Le traditionnel irrespect envers les femmes est-il finalement surmonté
grâce à de tels textes ? L’éternelle misogynie et la négation du monde
font-elles place à un regard épicurien pour la sensualité et à une
affirmation du monde ? Les adeptes de la « Voie du Diamant »
se préoccupent-ils vraiment d’amour sensuel et de partenariat mystique ou
l’amour érotique sert-il la poursuite d’un but extérieur à cela ? Et
quel est ce but ? Qu’arrive-t-il aux femmes après l’acte sexuel
rituel ?
Dans les pages qui
suivent nous tenterons de répondre à toutes ces questions. Quelles que
puissent être les réponses, nous pouvons en tout cas supposer que dans le
bouddhisme tantrique la rencontre sexuelle entre homme et femme symbolise
un événement sacré dans lequel s’unissent les deux forces primales de
l’univers.
Amour sexuel mystique et amour érotique cosmogonique
Selon la vision du Vajrayana,
tous les phénomènes de l’univers sont reliés l’un à l’autre par les liens
de l’amour érotique. L’amour érotique est la grande force de vie, le prana
qui circule à travers le cosmos, la libido cosmique. Par érotique, nous
entendons amour hétérosexuel en tant qu’effort indépendant de son but
procréatif naturel pour l’apport d’enfants. Bouddhisme tantrique ne
signifie pas dire que les liens érotiques ne peuvent se développer qu’entre
hommes et femmes, ou entre dieux et déesses. L’amour érotique embrasse tout
pour un tantrika aussi. Mais tout pratiquant du Vajrayana est
convaincu que la relation érotique entre un principe féminin et un principe
masculin (yin–yang) se trouve à l’origine de toutes les autres
expressions d’amour érotique et que cette origine peut être revécue et
répétée d’une manière microcosmique dans l’union d’un couple sexuel. Nous
parlons d’une rencontre érotique entre homme et femme, dans laquelle tous
deux se sentent le cœur de tout l’être, en tant qu’« amour sexué
mystique ». Dans le tantrisme, cela opère comme la source primale de
l’amour érotique cosmogonique et non pas l’inverse ; l’amour érotique
cosmique n’est pas la première cause d’une communion mystique des sexes.
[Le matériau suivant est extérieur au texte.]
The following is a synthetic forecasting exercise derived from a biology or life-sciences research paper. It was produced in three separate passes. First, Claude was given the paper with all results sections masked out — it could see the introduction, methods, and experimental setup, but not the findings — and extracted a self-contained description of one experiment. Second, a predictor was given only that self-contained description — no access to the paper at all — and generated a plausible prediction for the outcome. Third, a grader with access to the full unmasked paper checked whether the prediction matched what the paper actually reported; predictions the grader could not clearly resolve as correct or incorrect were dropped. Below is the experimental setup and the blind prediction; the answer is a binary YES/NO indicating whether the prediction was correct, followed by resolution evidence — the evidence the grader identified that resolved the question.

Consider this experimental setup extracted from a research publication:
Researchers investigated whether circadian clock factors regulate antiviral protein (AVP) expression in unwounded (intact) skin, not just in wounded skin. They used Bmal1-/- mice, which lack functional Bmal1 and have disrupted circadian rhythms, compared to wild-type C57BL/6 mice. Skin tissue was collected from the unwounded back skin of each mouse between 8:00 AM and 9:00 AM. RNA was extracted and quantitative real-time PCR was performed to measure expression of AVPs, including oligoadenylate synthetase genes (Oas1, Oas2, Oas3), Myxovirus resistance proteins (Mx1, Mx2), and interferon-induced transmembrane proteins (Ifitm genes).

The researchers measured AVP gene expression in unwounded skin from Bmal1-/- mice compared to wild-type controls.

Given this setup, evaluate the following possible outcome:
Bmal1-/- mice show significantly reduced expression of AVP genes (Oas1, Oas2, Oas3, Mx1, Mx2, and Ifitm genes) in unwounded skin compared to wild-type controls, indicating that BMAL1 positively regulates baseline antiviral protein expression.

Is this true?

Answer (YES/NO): YES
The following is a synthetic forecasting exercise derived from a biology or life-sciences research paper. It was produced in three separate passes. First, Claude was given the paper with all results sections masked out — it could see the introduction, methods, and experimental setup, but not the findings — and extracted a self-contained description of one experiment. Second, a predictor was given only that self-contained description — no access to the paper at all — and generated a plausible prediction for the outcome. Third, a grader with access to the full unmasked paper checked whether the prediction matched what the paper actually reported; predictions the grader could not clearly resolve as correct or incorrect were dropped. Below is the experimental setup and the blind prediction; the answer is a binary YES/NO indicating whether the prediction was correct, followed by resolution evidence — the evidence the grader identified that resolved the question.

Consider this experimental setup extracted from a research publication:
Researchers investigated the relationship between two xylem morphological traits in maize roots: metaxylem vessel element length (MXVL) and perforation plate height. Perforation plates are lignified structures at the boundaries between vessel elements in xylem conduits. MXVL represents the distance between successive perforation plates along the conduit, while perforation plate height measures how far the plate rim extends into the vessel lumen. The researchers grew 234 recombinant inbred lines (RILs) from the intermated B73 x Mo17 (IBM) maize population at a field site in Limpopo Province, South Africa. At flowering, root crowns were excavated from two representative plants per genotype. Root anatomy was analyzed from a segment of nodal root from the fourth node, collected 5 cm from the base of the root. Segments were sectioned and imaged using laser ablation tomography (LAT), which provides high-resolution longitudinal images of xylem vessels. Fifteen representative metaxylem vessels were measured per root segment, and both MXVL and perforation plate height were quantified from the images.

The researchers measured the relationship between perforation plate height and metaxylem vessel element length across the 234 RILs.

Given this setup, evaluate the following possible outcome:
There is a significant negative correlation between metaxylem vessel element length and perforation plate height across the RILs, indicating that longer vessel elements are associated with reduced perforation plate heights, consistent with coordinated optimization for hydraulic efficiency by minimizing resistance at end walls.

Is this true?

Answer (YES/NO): YES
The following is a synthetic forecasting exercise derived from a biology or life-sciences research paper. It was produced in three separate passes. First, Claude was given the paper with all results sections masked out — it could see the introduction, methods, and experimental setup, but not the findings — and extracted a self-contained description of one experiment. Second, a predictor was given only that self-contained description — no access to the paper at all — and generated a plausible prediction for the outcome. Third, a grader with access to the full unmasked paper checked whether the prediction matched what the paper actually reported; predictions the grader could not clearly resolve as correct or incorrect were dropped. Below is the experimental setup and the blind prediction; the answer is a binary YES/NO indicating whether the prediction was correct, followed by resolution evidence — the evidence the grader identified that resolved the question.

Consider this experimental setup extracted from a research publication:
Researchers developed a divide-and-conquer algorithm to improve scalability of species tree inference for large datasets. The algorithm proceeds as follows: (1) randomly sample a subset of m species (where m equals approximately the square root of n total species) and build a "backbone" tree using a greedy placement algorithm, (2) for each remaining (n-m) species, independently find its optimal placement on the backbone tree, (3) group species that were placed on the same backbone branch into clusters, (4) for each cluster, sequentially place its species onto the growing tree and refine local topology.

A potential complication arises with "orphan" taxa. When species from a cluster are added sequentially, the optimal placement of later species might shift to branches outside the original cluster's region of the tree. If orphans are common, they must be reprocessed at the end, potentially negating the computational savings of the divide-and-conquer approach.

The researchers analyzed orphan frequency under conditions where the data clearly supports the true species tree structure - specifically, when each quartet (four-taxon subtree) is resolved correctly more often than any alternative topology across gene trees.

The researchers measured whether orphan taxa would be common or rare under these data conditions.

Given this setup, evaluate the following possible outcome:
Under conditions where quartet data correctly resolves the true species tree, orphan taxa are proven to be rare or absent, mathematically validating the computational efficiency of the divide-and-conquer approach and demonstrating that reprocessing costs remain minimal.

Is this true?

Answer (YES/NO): YES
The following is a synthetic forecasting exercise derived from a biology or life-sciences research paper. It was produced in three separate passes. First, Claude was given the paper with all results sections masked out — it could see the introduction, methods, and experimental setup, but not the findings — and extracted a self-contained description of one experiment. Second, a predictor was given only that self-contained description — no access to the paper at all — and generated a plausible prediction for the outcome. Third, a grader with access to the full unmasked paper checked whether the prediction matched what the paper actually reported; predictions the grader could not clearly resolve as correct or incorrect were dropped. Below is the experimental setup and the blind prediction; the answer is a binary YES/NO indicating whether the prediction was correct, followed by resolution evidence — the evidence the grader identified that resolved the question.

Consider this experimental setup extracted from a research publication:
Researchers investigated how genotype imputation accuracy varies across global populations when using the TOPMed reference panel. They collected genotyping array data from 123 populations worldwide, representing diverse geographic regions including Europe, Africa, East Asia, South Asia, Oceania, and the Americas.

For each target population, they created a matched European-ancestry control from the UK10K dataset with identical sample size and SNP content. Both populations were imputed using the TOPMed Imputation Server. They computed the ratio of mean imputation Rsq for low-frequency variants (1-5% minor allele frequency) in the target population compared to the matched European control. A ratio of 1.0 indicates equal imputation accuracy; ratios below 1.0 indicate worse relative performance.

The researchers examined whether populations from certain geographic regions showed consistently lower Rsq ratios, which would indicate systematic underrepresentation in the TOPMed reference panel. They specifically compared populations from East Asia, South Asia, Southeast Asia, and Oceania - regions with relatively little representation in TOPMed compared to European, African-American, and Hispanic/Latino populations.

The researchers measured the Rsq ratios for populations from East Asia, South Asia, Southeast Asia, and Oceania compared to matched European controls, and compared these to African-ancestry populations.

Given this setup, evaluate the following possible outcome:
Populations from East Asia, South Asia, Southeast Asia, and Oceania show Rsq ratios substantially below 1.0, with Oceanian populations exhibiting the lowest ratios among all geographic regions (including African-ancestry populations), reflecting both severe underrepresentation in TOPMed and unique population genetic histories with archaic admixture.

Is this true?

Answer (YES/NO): YES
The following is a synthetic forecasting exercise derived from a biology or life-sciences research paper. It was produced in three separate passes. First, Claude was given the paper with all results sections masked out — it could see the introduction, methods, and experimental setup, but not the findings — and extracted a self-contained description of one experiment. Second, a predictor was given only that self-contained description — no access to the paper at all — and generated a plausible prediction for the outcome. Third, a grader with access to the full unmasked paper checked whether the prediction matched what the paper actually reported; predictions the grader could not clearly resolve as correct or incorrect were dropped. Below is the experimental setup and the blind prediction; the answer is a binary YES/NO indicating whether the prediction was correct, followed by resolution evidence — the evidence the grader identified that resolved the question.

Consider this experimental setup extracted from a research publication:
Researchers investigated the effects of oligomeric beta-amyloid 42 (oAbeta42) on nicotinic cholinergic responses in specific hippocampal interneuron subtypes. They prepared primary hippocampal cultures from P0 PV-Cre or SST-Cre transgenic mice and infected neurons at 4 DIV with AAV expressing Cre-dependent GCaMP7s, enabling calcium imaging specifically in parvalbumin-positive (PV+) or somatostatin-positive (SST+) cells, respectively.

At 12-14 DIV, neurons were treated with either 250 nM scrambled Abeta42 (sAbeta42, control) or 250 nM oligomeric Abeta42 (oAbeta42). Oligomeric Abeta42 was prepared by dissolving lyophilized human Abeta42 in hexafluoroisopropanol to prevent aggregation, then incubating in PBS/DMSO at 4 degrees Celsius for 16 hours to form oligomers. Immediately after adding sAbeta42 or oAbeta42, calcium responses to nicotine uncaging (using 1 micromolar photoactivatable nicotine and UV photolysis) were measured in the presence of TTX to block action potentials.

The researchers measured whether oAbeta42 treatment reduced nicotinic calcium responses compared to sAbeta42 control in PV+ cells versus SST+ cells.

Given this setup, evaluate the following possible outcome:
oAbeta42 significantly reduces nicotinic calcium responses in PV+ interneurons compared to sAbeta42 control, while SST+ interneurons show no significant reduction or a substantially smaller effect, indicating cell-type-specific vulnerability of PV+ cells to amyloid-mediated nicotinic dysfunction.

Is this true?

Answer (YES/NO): NO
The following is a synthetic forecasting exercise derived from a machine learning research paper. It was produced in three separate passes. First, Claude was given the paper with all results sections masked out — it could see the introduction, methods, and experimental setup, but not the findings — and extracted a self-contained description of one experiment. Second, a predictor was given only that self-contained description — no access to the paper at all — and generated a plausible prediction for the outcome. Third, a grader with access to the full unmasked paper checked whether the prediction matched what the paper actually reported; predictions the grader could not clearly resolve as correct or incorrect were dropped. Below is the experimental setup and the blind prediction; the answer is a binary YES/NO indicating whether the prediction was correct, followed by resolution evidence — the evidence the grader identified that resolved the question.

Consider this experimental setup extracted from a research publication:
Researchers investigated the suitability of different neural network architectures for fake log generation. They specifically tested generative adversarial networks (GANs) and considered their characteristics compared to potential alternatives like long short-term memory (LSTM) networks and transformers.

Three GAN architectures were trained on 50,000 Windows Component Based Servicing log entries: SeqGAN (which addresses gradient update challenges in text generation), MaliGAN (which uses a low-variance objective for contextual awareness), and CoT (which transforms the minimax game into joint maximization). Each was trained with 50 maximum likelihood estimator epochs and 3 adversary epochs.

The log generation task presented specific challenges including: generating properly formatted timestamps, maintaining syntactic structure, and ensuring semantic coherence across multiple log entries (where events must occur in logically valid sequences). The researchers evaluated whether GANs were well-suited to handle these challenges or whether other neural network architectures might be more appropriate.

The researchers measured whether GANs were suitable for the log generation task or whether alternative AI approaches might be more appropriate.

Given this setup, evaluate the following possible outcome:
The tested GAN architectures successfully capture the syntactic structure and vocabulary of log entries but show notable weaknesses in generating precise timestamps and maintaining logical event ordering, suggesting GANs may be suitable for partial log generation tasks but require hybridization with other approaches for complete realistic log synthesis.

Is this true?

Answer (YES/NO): NO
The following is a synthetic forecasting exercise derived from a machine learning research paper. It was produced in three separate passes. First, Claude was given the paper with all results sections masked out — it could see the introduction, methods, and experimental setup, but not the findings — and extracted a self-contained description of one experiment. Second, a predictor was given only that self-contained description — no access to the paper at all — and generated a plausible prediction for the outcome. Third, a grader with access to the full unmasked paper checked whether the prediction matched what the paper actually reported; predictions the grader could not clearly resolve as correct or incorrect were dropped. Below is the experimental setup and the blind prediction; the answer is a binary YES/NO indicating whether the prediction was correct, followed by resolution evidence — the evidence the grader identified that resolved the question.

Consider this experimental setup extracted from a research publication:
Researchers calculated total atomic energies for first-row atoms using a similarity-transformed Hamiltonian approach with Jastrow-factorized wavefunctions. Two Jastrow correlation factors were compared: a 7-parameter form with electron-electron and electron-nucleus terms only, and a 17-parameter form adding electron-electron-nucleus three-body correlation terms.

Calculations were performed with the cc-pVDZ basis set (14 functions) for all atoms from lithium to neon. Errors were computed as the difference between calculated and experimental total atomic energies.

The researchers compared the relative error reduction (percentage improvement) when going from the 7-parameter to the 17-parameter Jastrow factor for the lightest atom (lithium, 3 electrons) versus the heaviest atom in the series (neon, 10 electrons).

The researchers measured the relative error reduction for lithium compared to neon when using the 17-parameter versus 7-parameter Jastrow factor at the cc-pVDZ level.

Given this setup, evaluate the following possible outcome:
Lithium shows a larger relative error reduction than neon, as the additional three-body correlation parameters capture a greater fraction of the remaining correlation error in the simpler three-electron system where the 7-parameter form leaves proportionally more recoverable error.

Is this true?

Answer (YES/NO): YES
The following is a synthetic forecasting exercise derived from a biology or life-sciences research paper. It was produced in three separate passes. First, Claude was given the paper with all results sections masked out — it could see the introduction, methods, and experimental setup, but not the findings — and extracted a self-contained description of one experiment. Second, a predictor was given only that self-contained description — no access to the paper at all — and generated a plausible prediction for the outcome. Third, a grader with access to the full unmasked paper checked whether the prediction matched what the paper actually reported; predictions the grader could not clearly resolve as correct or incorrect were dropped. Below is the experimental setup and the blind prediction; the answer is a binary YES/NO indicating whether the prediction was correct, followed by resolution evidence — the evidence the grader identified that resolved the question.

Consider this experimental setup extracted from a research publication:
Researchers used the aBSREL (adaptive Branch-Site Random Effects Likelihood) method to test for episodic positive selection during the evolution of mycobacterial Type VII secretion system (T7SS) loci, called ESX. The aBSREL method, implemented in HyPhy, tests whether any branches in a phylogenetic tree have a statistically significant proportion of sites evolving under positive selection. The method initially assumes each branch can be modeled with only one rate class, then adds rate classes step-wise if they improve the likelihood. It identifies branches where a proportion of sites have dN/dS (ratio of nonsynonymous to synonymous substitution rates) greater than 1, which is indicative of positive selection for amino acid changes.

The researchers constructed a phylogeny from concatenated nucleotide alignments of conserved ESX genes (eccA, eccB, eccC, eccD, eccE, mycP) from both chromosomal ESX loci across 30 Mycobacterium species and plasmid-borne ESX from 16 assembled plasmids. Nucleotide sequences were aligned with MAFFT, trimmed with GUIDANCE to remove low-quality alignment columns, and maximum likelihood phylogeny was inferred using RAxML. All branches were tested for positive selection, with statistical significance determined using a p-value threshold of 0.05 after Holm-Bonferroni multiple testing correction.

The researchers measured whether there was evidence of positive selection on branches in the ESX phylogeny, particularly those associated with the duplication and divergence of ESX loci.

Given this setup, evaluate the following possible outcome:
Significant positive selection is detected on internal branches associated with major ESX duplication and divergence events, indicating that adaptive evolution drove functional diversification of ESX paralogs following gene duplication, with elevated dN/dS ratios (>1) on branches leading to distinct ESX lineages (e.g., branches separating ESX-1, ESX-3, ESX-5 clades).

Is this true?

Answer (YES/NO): YES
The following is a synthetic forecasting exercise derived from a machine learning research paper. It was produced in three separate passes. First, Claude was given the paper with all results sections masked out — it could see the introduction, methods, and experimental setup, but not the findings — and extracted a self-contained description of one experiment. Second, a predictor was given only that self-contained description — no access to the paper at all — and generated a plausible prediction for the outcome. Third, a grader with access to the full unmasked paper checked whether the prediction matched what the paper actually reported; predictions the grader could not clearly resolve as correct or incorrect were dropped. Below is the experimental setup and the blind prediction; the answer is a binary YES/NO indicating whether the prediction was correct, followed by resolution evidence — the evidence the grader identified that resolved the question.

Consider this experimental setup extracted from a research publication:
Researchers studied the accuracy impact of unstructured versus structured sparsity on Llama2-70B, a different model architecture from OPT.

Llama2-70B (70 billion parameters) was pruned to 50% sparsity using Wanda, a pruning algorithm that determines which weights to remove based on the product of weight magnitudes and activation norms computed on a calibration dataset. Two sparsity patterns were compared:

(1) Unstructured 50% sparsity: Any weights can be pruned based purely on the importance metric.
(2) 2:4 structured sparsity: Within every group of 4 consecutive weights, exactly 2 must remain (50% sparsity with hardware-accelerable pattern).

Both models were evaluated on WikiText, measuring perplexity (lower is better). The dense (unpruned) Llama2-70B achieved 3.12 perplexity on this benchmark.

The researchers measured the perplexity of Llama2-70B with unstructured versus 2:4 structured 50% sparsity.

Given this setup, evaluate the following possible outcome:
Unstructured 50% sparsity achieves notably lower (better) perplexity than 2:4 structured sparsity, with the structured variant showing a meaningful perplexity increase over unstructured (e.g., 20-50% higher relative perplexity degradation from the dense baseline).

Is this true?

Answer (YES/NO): YES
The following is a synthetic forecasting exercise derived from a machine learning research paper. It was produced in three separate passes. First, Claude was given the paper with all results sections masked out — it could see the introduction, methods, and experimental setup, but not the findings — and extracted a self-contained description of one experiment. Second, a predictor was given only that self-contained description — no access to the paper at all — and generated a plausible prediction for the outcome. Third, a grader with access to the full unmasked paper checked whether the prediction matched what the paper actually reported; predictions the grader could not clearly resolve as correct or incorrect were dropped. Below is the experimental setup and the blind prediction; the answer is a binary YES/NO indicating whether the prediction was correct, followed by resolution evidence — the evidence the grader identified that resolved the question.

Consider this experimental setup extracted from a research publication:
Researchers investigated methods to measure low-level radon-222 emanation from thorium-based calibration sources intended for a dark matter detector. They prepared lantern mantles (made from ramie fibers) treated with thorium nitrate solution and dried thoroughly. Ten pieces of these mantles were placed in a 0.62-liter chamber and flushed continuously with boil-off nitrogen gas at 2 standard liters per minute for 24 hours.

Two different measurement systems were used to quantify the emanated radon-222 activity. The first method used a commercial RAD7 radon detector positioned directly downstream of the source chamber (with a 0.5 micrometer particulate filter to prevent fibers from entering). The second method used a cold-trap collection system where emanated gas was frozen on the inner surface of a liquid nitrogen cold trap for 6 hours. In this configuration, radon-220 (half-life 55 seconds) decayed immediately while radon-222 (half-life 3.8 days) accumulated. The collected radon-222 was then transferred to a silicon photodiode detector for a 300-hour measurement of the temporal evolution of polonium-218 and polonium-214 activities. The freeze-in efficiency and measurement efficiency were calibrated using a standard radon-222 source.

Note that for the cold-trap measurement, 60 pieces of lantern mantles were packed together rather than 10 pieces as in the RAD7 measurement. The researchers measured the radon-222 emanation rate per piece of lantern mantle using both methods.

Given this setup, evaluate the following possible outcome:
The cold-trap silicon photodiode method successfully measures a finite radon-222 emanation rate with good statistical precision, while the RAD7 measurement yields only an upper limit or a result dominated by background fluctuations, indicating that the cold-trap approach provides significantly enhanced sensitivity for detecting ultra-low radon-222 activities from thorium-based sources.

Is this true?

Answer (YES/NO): NO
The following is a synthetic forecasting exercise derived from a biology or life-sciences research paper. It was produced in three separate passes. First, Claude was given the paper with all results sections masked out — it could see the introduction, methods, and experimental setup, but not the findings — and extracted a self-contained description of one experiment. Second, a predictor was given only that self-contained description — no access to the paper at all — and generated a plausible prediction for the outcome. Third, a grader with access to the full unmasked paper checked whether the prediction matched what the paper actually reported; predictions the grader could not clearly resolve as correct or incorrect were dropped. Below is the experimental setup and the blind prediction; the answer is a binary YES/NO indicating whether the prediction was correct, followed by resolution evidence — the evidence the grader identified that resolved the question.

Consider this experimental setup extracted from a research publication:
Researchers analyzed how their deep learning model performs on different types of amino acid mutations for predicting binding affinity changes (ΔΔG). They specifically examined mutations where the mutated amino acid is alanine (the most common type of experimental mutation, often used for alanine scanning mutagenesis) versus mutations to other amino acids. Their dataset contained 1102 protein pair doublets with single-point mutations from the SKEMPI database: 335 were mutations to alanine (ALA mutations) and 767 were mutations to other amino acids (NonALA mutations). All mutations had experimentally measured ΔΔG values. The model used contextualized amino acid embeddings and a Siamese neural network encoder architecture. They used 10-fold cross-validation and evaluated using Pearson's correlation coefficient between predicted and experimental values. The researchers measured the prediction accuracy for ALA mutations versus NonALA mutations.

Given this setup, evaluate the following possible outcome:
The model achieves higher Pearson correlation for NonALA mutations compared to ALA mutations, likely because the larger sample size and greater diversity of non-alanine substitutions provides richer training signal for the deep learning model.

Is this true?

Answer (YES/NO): YES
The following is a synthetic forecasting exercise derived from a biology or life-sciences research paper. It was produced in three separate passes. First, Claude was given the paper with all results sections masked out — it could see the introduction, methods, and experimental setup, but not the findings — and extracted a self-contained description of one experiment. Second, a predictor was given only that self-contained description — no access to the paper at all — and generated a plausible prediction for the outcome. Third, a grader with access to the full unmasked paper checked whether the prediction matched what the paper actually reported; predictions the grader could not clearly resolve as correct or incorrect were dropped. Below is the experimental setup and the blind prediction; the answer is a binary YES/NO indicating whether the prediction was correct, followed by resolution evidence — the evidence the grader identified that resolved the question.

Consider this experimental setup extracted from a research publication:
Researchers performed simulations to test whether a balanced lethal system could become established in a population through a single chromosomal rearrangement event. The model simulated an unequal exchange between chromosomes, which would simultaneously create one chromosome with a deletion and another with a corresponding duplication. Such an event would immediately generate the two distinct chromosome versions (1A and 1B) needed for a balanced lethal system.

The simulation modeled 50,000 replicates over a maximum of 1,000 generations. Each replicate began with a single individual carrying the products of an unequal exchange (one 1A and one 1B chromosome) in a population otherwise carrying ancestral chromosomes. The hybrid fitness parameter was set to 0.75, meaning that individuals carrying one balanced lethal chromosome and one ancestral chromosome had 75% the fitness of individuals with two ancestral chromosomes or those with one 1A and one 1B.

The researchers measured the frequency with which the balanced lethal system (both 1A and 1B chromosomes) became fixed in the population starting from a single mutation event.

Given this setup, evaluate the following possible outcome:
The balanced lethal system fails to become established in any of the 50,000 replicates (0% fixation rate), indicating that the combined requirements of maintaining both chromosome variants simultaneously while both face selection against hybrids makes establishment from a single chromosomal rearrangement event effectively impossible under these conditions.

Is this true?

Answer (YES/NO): NO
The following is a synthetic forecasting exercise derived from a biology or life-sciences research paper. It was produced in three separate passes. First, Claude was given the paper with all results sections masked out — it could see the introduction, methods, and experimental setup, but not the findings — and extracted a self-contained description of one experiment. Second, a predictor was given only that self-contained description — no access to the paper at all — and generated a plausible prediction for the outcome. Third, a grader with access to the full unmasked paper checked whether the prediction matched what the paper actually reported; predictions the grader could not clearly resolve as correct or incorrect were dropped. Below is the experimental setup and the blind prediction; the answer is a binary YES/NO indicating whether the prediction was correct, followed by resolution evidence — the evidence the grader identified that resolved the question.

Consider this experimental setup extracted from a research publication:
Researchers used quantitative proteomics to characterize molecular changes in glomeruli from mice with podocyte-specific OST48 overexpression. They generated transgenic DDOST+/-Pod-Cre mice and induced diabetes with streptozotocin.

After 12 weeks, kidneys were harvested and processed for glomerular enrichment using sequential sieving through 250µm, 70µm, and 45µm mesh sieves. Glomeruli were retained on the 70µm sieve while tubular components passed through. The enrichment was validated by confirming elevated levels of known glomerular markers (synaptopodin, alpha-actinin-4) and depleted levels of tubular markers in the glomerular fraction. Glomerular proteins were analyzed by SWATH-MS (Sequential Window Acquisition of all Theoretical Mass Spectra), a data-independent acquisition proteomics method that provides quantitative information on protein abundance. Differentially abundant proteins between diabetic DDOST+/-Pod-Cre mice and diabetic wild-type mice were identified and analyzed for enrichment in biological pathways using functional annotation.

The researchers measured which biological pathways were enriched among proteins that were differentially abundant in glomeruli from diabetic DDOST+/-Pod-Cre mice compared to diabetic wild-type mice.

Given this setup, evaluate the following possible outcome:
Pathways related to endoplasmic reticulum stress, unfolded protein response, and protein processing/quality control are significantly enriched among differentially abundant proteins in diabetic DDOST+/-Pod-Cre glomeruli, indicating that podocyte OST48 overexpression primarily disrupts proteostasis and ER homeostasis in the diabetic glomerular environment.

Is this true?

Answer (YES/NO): YES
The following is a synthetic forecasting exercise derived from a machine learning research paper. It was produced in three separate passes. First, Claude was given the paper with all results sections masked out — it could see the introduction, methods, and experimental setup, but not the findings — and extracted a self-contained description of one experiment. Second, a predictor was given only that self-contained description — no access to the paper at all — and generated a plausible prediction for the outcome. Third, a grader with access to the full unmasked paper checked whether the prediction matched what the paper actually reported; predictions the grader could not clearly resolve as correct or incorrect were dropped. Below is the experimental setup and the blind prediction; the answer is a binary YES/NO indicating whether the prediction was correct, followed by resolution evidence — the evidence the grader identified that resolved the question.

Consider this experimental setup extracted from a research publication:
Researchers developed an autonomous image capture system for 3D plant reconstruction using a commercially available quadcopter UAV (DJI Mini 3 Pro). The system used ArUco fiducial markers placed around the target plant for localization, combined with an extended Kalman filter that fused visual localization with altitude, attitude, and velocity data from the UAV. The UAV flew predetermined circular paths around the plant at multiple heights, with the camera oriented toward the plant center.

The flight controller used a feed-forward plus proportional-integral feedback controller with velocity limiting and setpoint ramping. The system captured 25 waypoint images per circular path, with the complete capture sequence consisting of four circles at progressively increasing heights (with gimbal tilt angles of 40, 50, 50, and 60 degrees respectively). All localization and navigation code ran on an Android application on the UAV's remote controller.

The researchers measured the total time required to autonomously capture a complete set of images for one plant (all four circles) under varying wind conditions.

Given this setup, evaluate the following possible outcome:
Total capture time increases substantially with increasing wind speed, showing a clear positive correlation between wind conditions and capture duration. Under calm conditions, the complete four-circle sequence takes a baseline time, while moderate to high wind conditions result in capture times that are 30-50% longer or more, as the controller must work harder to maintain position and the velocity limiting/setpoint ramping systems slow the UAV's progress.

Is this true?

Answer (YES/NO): YES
Cependant,
comme nous le verrons, les pratiques du Vajrayana culminent dans une
destruction spectaculaire de toute la cosmologie mâle-femelle.
Suspension des opposés
Mais revenons
d’abord au continent apparemment sain de l’érotisme tantrique. « C’est
par l’amour et à la vue de l’amour que le monde se déploie, par l’amour il
redécouvre son unité originelle et son éternelle non-séparation »,
nous enseigne un texte tantrique (Faure, 1994, p. 56). Ici aussi, l’union
des principes mâle et femelle est un thème constant. Notre monde phénoménal
est considéré comme le domaine d’action de ces deux forces basiques. Elles
sont manifestes en tant que polarités dans la nature tout comme dans les
sphères de l’esprit. Chacune seule apparaît comme seulement une moitié de
la vérité. C’est seulement dans leur fusion qu’elles peuvent accomplir la
transformation de toutes les contradictions en harmonie. Lorsqu’un couple
humain se souvient de son unité métaphysique, il peut devenir un seul
esprit et une seule chair. C’est seulement par un acte d’amour que l’homme
et la femme peuvent revenir à leur origine divine dans la continuité de
tout l’être. Le tantrisme désigne cet événement mystique par le nom de yuganaddha,
qui signifie littéralement « unis en tant que couple ».
Ce sont à la fois
les corps des amants et les principes métaphysiques en opposition qui sont
unis. Ainsi, dans le tantrisme il n’y a pas de contradiction entre amour
érotique et religieux, ou entre sexualité et mysticisme. Parce qu’il répète
le jeu de l’amour entre un pôle masculin et un pôle féminin, l’univers
entier danse. Yin et yang, ou yab et yum en
tibétain, se trouve au commencement d’une chaîne sans fin de polarités, qui
se révèle être tout aussi colorée et complexe que la vie elle-même.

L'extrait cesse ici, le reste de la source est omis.